> [Tarefas obrigatórias]:
1/ Atualize o trecho sobre os banqueiros argentinos reescrevendo a parte que vai de "José Rafael Trozzo, o" até "de Buenos Aires.", inclusive, com "masmorra" substituído por "prisão".
2/ Segundo o trecho sobre os banqueiros argentinos, para onde fugiu Trozzo depois de ser avisado por um general?

> [Trecho apresentado]:
José Rafael Trozzo, o presidente do BIR, era a voz de apoio ao regime
entre o empresariado mais saliente, e Luis Alberto Oddone, dono do banco
que levava seu sobrenome, chegou mesmo a custear do próprio bolso a
fortuna de US$ 700 mil (valores de 1976) pagos à agências internacionais
de relações públicas e lobby para que propagandeassem os feitos do novo
regime argentino. Trozzo, avisado por um general camarada, fugiu para
Miami. Oddone resolver peitar Martinez de Hóz e passou longa temporada
numa masmorra nos arredores de Buenos Aires.
Mais curioso foi o final do banqueiro Ruben Beraja, do Banco Mayo,
presidente da DAIA (Delegación de Asociaciones Israelitas Argentinas) e
destacado membro da corte de Menem, nos anos infames do neoliberalismo
platino. Diante de uma fraude monstruosa, um rombo que atravessava a
casa das centenas de milhões de dólares, o BCRA (o Banco Central de lá)

> [Linhas extraídas]:
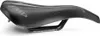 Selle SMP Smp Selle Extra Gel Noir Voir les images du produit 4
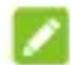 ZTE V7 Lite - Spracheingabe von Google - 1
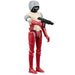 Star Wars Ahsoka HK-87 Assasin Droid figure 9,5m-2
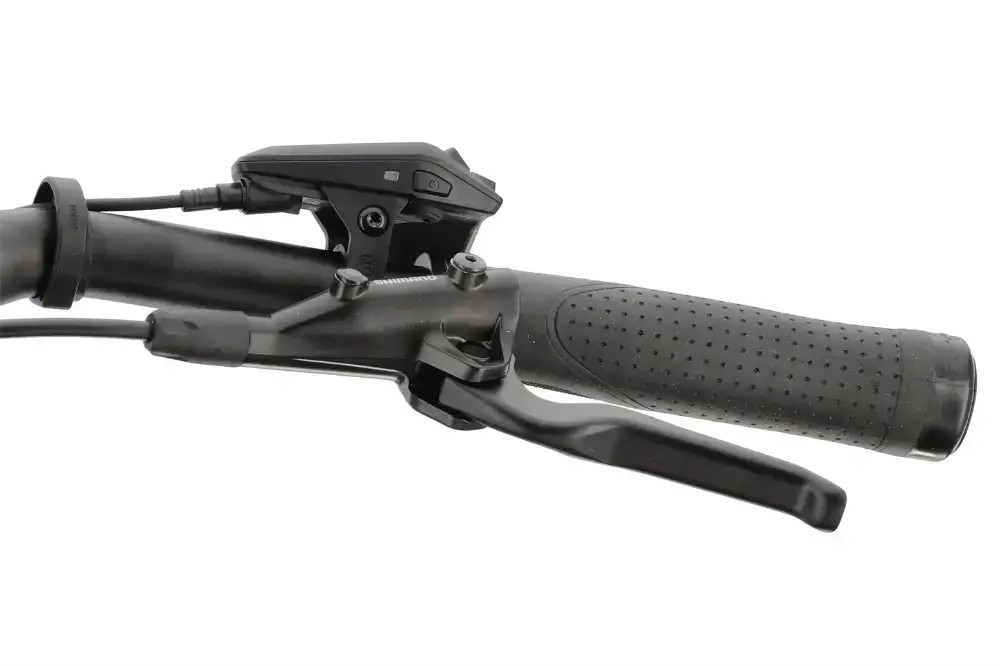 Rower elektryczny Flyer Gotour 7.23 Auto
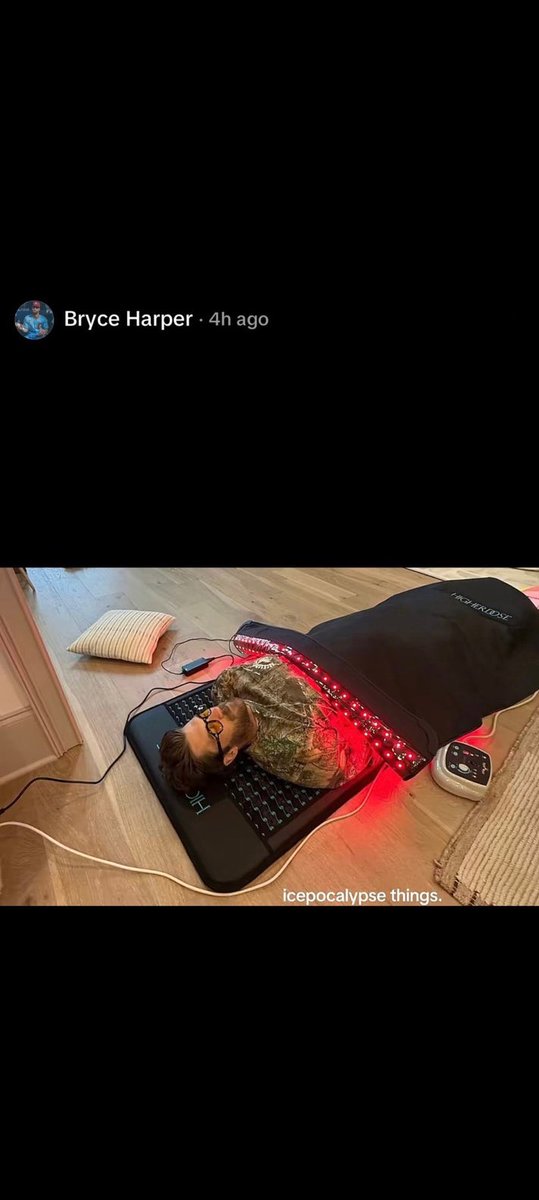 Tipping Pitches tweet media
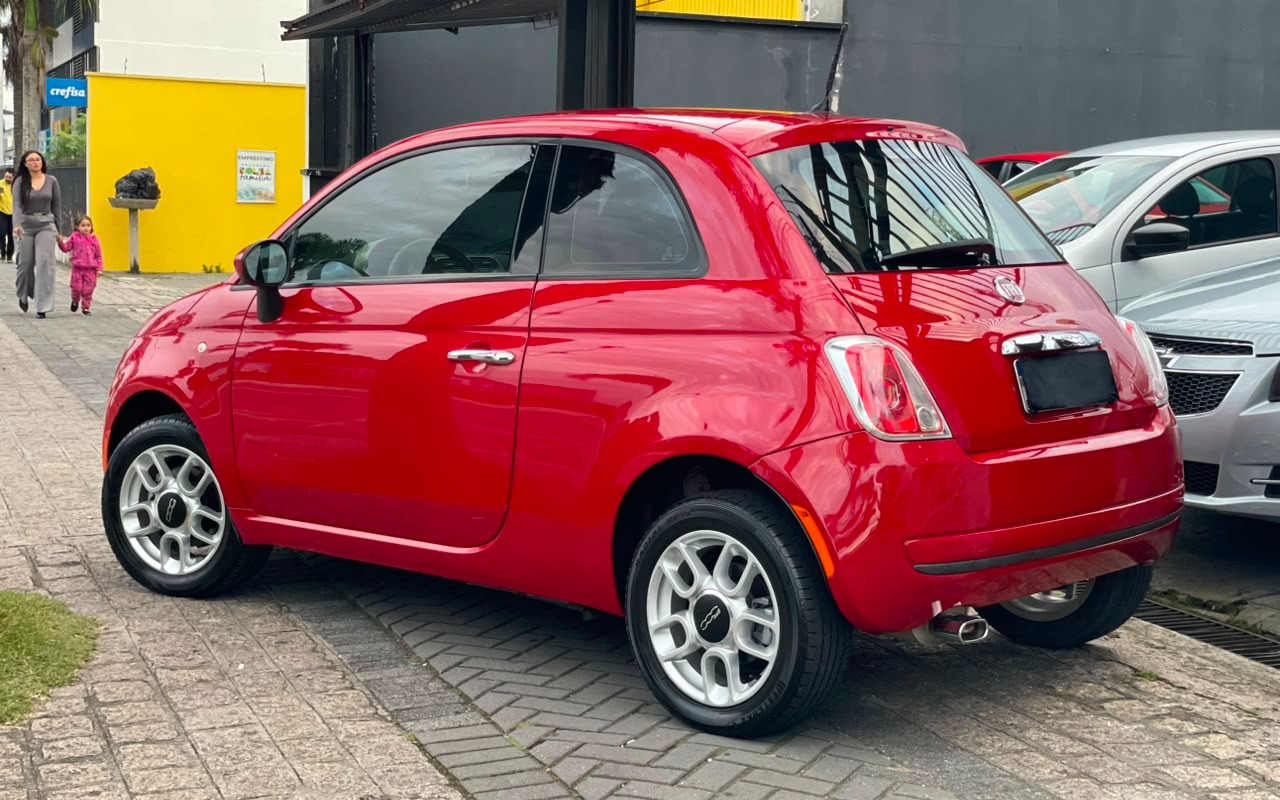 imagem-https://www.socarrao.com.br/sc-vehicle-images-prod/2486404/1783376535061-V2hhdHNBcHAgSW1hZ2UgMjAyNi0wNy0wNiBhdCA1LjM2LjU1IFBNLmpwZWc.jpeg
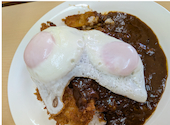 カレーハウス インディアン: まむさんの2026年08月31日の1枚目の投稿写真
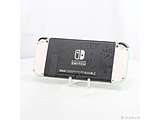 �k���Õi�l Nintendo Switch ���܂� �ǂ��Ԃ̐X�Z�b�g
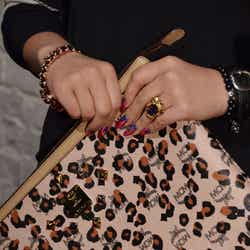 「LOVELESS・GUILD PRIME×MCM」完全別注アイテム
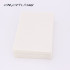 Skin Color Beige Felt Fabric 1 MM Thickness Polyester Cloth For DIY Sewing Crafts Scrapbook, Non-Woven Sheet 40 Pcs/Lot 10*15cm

> [Soluções das tarefas]:
1/
José Rafael Trozzo, o presidente do BIR, era a voz de apoio ao regime
entre o empresariado mais saliente, e Luis Alberto Oddone, dono do banco
que levava seu sobrenome, chegou mesmo a custear do próprio bolso a
fortuna de US$ 700 mil (valores de 1976) pagos à agências internacionais
de relações públicas e lobby para que propagandeassem os feitos do novo
regime argentino. Trozzo, avisado por um general camarada, fugiu para
Miami. Oddone resolver peitar Martinez de Hóz e passou longa temporada
numa prisão nos arredores de Buenos Aires.

2/ Para Miami.